Tuesday, we got all the evidence we need that Monday Night Football is undergoing a transformation from a weekly national event to just another football game.
Monday Night Football announcers used to be icons, or at the very least household names: Howard Cosell, Don Meredith, Keith Jackson, Frank Gifford, Al Michaels, John Madden.
Even -- ahem -- Dennis Miller.
So, with ABC bowing out after 36 years, who is ESPN going to trot into the broadcast booth next season?
Mike Tirico, Tony Kornheiser and Joe Theismann.
I don't have a problem with Tirico as the play-by-play man. He's a polished, personable announcer with experience covering a number of sports. Kind of a younger version of Michaels.
Kornheiser and Theismann together as the color guys? That's another story.
Tirico might be overpowered by the hyper-opinionated bullhorns of his booth-mates. Kornheiser is used to shouting down and cutting off co-host Mike Wilbon on "Pardon the Interruption." Theismann has a history of abrasive commentary that could set Kornheiser into full debate-team mode.
Can you imagine Theismann snapping off a "John Riggins was a better running back than Jerome Bettis" comment during a telecast, or the like? It might be a semi-outlandish assertion, but for Kornheiser the argument would be on. Touchdown drives, interceptions, it probably wouldn't matter what was going on down below. Kornheiser and Theismann would determine a winner if it took until the end of the game. Tirico might as well head to the media lounge and get some coffee.
ESPN obviously wants talkative, opinionated commentators for its telecasts. But there is a time and place for Kornheiser's brand of commentary, and I question whether it's in the broadcast booth when the game is supposed to be the focus, not "would T.O. be a good fit for one of the teams?"

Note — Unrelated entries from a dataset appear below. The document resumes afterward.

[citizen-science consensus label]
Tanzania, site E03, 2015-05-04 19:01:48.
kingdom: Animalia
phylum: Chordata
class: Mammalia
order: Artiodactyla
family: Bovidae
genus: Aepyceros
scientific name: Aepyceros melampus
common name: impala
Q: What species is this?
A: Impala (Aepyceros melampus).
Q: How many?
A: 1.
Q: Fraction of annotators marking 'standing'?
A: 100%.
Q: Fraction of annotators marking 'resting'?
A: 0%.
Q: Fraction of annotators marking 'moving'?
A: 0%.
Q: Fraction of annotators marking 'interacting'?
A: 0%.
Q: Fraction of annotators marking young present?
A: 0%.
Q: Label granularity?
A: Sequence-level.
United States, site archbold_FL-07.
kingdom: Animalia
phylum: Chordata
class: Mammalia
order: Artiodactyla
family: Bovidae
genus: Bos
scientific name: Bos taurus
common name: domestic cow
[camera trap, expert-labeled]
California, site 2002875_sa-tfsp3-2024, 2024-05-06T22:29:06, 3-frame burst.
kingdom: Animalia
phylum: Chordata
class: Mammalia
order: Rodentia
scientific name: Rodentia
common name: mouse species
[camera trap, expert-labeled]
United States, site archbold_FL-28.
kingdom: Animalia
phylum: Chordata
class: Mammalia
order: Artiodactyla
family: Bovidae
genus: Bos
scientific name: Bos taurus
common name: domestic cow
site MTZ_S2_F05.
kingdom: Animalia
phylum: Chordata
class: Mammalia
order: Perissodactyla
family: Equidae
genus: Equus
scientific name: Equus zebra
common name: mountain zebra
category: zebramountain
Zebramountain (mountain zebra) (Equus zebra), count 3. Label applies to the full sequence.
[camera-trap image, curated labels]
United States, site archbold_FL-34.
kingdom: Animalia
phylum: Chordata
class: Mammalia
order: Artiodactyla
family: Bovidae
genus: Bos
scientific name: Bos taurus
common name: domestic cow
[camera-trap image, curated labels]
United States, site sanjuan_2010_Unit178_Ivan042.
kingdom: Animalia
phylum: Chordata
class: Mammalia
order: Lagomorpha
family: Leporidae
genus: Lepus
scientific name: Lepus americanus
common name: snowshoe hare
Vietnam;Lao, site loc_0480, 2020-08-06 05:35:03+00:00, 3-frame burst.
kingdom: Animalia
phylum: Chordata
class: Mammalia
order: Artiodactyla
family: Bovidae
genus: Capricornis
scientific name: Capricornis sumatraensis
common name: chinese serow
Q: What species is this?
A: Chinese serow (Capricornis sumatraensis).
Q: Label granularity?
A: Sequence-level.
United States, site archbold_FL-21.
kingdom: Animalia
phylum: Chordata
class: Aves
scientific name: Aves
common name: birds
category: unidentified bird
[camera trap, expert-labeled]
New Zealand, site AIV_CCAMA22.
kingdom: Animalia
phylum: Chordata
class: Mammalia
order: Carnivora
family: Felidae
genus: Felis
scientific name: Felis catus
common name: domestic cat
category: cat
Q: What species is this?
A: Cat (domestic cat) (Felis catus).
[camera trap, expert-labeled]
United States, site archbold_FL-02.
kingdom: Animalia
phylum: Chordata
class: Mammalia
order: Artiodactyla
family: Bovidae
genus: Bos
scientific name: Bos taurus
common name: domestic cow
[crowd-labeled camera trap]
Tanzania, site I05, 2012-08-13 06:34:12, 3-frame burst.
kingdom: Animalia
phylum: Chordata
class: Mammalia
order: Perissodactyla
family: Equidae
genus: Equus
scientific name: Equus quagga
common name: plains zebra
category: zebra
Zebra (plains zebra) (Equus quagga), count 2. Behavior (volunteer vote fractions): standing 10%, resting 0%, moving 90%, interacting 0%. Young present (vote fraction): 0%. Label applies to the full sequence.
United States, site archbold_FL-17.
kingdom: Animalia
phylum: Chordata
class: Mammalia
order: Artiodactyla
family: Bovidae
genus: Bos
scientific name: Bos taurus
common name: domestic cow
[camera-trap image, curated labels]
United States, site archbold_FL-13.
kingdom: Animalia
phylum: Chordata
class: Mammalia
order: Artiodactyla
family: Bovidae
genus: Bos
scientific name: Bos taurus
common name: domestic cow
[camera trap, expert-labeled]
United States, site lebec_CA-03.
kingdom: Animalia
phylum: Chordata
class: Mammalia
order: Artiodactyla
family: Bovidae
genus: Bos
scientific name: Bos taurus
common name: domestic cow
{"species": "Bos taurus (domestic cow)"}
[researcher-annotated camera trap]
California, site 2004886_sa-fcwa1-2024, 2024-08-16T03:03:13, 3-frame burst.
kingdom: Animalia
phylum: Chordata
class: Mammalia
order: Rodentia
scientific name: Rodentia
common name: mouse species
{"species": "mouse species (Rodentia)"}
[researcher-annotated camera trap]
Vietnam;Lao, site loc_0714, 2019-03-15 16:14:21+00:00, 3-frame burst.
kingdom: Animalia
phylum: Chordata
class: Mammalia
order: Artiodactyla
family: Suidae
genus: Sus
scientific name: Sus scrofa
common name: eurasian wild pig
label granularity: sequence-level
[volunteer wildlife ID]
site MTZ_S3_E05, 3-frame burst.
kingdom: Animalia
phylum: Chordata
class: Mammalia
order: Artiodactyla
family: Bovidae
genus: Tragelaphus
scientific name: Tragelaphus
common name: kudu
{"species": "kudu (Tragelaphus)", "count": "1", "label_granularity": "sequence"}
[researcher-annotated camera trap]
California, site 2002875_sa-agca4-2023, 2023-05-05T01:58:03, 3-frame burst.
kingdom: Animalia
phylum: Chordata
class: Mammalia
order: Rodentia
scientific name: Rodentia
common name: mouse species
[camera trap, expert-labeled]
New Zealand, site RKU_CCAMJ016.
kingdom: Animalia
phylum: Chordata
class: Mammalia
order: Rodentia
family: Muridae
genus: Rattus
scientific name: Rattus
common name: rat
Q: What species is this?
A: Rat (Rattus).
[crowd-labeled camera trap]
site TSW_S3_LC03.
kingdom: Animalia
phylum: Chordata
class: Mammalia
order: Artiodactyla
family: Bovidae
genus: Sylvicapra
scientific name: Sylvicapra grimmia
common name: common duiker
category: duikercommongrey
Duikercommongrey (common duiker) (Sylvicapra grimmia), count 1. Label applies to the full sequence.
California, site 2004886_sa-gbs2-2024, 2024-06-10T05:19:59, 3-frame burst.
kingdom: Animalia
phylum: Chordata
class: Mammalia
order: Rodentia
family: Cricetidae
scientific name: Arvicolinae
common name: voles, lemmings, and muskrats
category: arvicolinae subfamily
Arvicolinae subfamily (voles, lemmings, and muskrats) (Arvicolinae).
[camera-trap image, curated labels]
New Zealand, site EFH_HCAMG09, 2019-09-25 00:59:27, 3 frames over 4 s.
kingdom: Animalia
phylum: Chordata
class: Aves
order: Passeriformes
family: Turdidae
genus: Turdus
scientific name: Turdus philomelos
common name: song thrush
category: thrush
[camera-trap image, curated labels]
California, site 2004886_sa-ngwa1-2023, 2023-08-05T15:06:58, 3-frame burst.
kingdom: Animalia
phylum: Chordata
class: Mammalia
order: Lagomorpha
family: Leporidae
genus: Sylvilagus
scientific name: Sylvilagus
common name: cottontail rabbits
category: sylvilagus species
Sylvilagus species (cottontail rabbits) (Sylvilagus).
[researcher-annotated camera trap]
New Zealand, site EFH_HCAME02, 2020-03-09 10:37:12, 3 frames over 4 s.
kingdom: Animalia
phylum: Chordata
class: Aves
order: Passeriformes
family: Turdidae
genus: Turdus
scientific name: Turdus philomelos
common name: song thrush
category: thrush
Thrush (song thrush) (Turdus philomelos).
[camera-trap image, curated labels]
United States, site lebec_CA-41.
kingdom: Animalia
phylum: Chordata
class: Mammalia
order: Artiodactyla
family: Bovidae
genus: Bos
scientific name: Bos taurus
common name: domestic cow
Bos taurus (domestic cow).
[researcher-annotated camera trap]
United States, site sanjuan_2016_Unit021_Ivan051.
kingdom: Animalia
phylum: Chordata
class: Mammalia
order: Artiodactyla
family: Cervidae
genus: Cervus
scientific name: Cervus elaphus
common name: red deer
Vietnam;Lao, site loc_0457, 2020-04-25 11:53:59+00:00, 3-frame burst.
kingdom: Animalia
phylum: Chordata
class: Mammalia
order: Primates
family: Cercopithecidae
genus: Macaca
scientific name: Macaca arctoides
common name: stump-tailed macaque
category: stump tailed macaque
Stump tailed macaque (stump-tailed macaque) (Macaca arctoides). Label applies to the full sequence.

The object of a broadcast booth team is the opposite of what Kornheiser does on "PTI." You are supposed to work with your colleagues to enhance the telecast, not try to verbally subdue them. I'm not saying Kornheiser can't make the adjustment, it just seems like a broadcast style that goes against his grain. And the quality of ESPN's telecasts might suffer because of it.
The ABC-ESPN two-headed monster has tried this before. The Dennis Miller experiment failed because, for all his extensive vocabulary, his football knowledge didn't extend beyond "yeah, that guy is pretty fast."
The Rush Limbaugh experiment was quickly killed after the infamous "Donovan McNabb gets a free ride from the media because he's black" comment. Again, a bad mismatch of commentator and job.
ESPN, I think, is looking for the next Cosell. A brash, fearless, opinionated announcer with sports knowledge. But Cosell wasn't just good at spouting out what he thinks. He was also an excellent announcer and interviewer with an unforgettable delivery.
With Kornheiser, as with Miller and Limbaugh, ESPN might be looking for love in all the wrong places.